#### Material provided

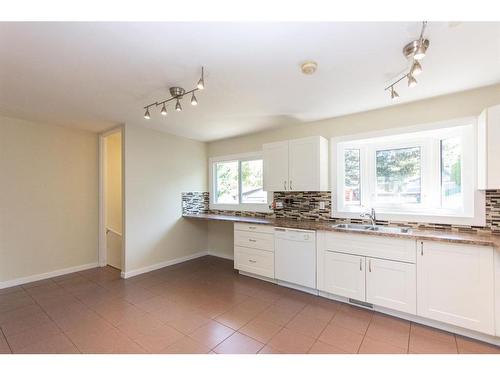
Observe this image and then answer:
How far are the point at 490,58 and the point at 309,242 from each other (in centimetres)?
228

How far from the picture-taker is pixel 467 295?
1896mm

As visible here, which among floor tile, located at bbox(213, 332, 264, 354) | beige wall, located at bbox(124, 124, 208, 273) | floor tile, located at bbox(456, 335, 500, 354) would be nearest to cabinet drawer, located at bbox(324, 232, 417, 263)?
floor tile, located at bbox(456, 335, 500, 354)

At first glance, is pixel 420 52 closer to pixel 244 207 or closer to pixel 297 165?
pixel 297 165

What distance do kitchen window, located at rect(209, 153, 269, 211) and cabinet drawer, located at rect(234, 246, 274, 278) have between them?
89 cm

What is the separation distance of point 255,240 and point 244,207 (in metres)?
1.04

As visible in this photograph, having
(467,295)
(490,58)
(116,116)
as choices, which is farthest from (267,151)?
(467,295)

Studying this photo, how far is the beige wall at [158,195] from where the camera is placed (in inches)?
135

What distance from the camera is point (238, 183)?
4.33 meters

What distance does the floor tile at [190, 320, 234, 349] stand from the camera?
187cm

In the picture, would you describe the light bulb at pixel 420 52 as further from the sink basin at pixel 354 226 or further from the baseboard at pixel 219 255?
the baseboard at pixel 219 255

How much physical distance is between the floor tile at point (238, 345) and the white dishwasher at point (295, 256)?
43.9 inches

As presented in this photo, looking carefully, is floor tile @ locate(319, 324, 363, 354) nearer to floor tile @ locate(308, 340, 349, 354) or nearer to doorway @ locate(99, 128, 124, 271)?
floor tile @ locate(308, 340, 349, 354)

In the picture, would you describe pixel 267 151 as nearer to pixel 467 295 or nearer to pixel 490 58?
pixel 490 58

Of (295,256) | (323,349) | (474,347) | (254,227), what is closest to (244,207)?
(254,227)
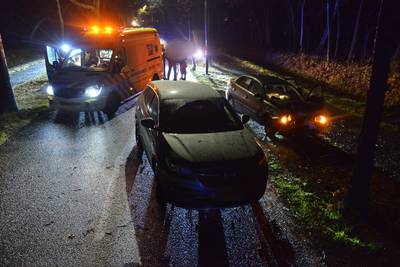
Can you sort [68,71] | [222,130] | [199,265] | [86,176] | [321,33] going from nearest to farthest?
[199,265]
[222,130]
[86,176]
[68,71]
[321,33]

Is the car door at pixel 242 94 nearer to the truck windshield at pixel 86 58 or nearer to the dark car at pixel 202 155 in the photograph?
the dark car at pixel 202 155

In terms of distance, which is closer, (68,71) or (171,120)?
(171,120)

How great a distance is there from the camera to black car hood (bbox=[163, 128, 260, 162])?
5594mm

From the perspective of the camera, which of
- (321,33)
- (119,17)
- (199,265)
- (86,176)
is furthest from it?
(119,17)

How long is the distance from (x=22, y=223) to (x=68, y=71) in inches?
263

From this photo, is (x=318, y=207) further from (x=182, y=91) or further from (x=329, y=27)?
(x=329, y=27)

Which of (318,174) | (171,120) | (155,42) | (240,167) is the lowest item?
(318,174)

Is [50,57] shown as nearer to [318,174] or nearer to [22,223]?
[22,223]

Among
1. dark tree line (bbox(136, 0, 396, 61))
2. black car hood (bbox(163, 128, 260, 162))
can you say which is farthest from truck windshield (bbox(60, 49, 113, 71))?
dark tree line (bbox(136, 0, 396, 61))

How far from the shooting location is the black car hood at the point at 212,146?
5594 mm

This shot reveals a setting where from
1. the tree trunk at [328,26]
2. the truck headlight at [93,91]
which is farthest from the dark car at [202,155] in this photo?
the tree trunk at [328,26]

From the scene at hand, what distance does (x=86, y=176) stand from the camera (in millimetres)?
7219

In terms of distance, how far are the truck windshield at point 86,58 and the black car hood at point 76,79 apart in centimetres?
45

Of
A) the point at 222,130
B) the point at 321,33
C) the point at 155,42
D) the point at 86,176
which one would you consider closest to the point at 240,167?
the point at 222,130
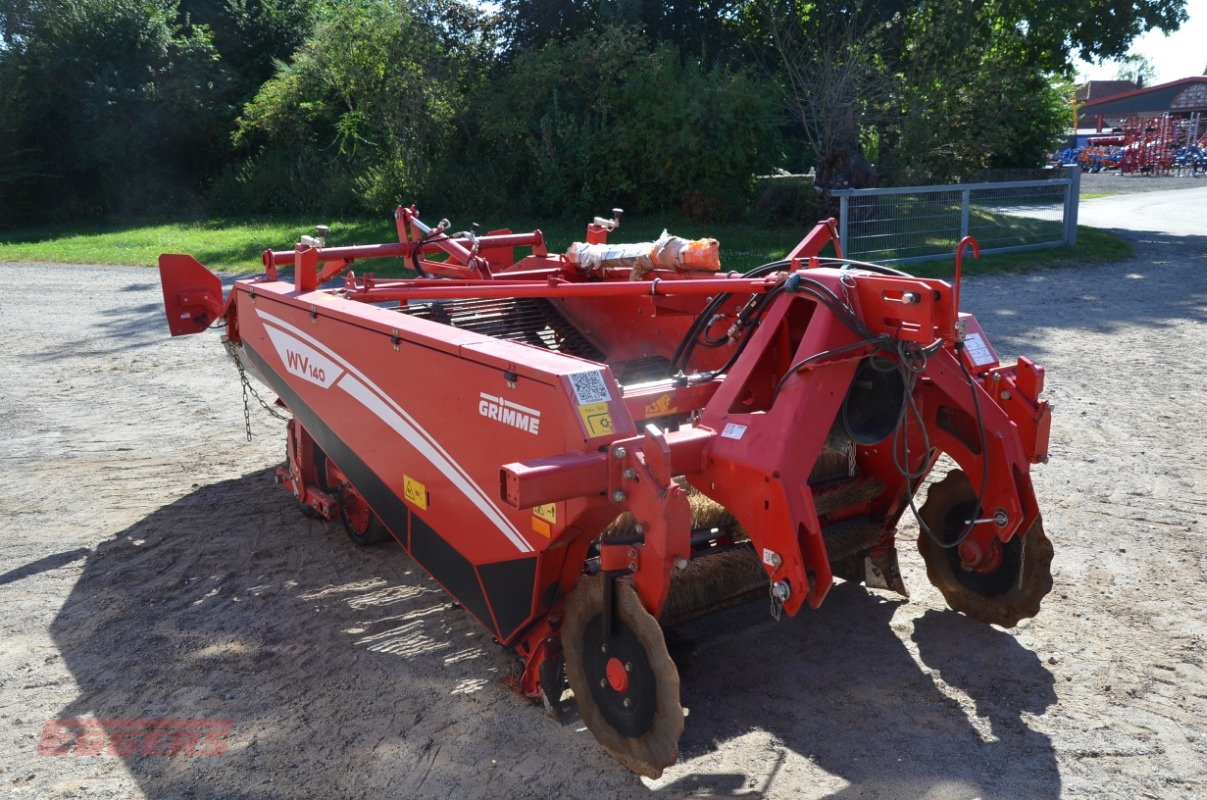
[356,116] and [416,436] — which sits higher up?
[356,116]

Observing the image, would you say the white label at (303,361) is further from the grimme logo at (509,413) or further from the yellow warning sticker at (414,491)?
the grimme logo at (509,413)

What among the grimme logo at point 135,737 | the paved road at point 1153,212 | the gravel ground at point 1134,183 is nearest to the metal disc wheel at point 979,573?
the grimme logo at point 135,737

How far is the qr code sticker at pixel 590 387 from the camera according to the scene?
3164 millimetres

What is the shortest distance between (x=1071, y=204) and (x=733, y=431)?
1357cm

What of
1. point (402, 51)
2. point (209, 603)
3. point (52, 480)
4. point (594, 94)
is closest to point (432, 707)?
point (209, 603)

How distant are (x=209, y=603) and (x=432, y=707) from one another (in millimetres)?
1500

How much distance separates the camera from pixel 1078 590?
4.52 metres

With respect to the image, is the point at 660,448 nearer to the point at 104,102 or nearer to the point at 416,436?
the point at 416,436

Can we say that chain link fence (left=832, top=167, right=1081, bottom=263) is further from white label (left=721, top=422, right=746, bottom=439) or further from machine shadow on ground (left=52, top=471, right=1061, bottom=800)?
white label (left=721, top=422, right=746, bottom=439)

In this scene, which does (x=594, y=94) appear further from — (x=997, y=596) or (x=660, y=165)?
(x=997, y=596)

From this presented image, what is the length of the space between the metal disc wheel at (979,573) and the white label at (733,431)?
1130 millimetres

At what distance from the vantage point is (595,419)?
314cm

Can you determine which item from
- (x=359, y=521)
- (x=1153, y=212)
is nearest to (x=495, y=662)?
(x=359, y=521)

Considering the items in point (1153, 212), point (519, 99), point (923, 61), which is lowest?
point (1153, 212)
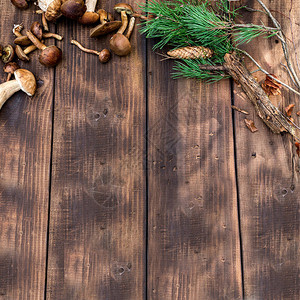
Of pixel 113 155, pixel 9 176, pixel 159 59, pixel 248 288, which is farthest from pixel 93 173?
pixel 248 288

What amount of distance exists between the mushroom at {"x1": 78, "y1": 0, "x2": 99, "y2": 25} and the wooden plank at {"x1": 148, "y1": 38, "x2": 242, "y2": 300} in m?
0.17

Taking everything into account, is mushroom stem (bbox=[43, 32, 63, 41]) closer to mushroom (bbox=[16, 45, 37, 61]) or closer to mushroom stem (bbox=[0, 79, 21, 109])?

########

* Task statement *
Copy every item above word for word, leaving out the pictures.

* The completed task *
Observe this image and then answer:
How far are the point at 490,58 and the point at 309,242 from each other (in centimetres)?
228

How far from the picture-taker is pixel 467 295?
1896mm

As visible here, which among floor tile, located at bbox(213, 332, 264, 354) | beige wall, located at bbox(124, 124, 208, 273) | floor tile, located at bbox(456, 335, 500, 354) would be nearest to cabinet drawer, located at bbox(324, 232, 417, 263)?
floor tile, located at bbox(456, 335, 500, 354)

At first glance, is pixel 420 52 closer to pixel 244 207 or closer to pixel 297 165?
pixel 297 165

What distance do kitchen window, located at rect(209, 153, 269, 211) and cabinet drawer, located at rect(234, 246, 274, 278) have between them?
89 cm

What is the separation distance of point 255,240 and point 244,207 (in metres)?
1.04

As visible in this photograph, having
(467,295)
(490,58)
(116,116)
as choices, which is farthest from (267,151)?
(467,295)

Studying this photo, how far is the beige wall at [158,195] from where the camera is placed (in inches)?
135

What distance from the camera is point (238, 183)?
4.33 meters

What distance does the floor tile at [190, 320, 234, 349] stand from the camera?
187cm

In the picture, would you describe the light bulb at pixel 420 52 as further from the sink basin at pixel 354 226 or further from the baseboard at pixel 219 255?
the baseboard at pixel 219 255

How much physical distance is between the floor tile at point (238, 345) and the white dishwasher at point (295, 256)?
43.9 inches

As presented in this photo, looking carefully, is floor tile @ locate(319, 324, 363, 354) nearer to floor tile @ locate(308, 340, 349, 354) or nearer to doorway @ locate(99, 128, 124, 271)?
floor tile @ locate(308, 340, 349, 354)

In the picture, would you describe pixel 267 151 as nearer to pixel 467 295 or nearer to pixel 490 58?
pixel 490 58

Of (295,256) | (323,349) | (474,347) | (254,227), what is closest to (244,207)?
(254,227)
Can you sort [68,71] | [222,130] | [199,265] | [86,176] | [321,33] going from nearest to farthest?
[199,265]
[222,130]
[86,176]
[68,71]
[321,33]

Is the car door at pixel 242 94 nearer to the truck windshield at pixel 86 58 or nearer to the dark car at pixel 202 155 in the photograph?
the dark car at pixel 202 155

In terms of distance, which is closer, (68,71) or (171,120)?
(171,120)

How great a distance is there from the camera to black car hood (bbox=[163, 128, 260, 162])?
5594mm

From the perspective of the camera, which of
- (321,33)
- (119,17)
- (199,265)
- (86,176)
is furthest from it?
(119,17)

How long is the distance from (x=22, y=223) to (x=68, y=71) in inches?
263

From this photo, is (x=318, y=207) further from (x=182, y=91) or further from (x=329, y=27)?
(x=329, y=27)

Which of (318,174) | (171,120) | (155,42) | (240,167) is the lowest item?
(318,174)

Is [50,57] shown as nearer to [318,174] or nearer to [22,223]?
[22,223]

Among
1. dark tree line (bbox(136, 0, 396, 61))
2. black car hood (bbox(163, 128, 260, 162))
can you say which is farthest from truck windshield (bbox(60, 49, 113, 71))?
dark tree line (bbox(136, 0, 396, 61))

How far from the shooting location is the black car hood at the point at 212,146?
5594 mm

This shot reveals a setting where from
1. the tree trunk at [328,26]
2. the truck headlight at [93,91]
which is farthest from the dark car at [202,155] in this photo?
the tree trunk at [328,26]

From the scene at hand, what distance does (x=86, y=176) stand from the camera (in millimetres)?
7219

In terms of distance, how far are the truck windshield at point 86,58 and the black car hood at point 76,79 apart in centimetres?
45

Of
A) the point at 222,130
B) the point at 321,33
C) the point at 155,42
D) the point at 86,176
which one would you consider closest to the point at 240,167?
the point at 222,130
[356,116] and [416,436] — which sits higher up?
[356,116]

Observing the image, would you say the white label at (303,361) is further from the grimme logo at (509,413) or further from the yellow warning sticker at (414,491)?
the grimme logo at (509,413)

What among the grimme logo at point 135,737 | the paved road at point 1153,212 | the gravel ground at point 1134,183 is nearest to the metal disc wheel at point 979,573?
the grimme logo at point 135,737

How far is the qr code sticker at pixel 590 387 from the camera according to the scene?
3164 millimetres

What is the shortest distance between (x=1071, y=204) and (x=733, y=431)?
1357cm

What of
1. point (402, 51)
2. point (209, 603)
3. point (52, 480)
4. point (594, 94)
is closest to point (432, 707)?
point (209, 603)

How distant are (x=209, y=603) and (x=432, y=707) from one another (in millimetres)?
1500

How much distance separates the camera from pixel 1078 590?
4.52 metres

With respect to the image, is the point at 660,448 nearer to the point at 104,102 or nearer to the point at 416,436?
the point at 416,436

Can we say that chain link fence (left=832, top=167, right=1081, bottom=263) is further from white label (left=721, top=422, right=746, bottom=439) or further from machine shadow on ground (left=52, top=471, right=1061, bottom=800)?
white label (left=721, top=422, right=746, bottom=439)

In this scene, which does (x=594, y=94) appear further from — (x=997, y=596) or (x=660, y=165)?
(x=997, y=596)

From this presented image, what is the length of the space between the metal disc wheel at (979,573) and the white label at (733,431)?
1130 millimetres

At what distance from the vantage point is (595,419)?
314cm

Can you determine which item from
- (x=359, y=521)
- (x=1153, y=212)
is nearest to (x=495, y=662)?
(x=359, y=521)

Considering the items in point (1153, 212), point (519, 99), point (923, 61), which is lowest?
point (1153, 212)
Of pixel 113 155, pixel 9 176, pixel 159 59, pixel 248 288, which is farthest from pixel 93 173?
pixel 248 288

What amount of distance exists between the mushroom at {"x1": 78, "y1": 0, "x2": 99, "y2": 25} and the wooden plank at {"x1": 148, "y1": 38, "x2": 242, "y2": 300} in m?
0.17

Taking everything into account, is mushroom stem (bbox=[43, 32, 63, 41]) closer to mushroom (bbox=[16, 45, 37, 61]) or closer to mushroom stem (bbox=[0, 79, 21, 109])?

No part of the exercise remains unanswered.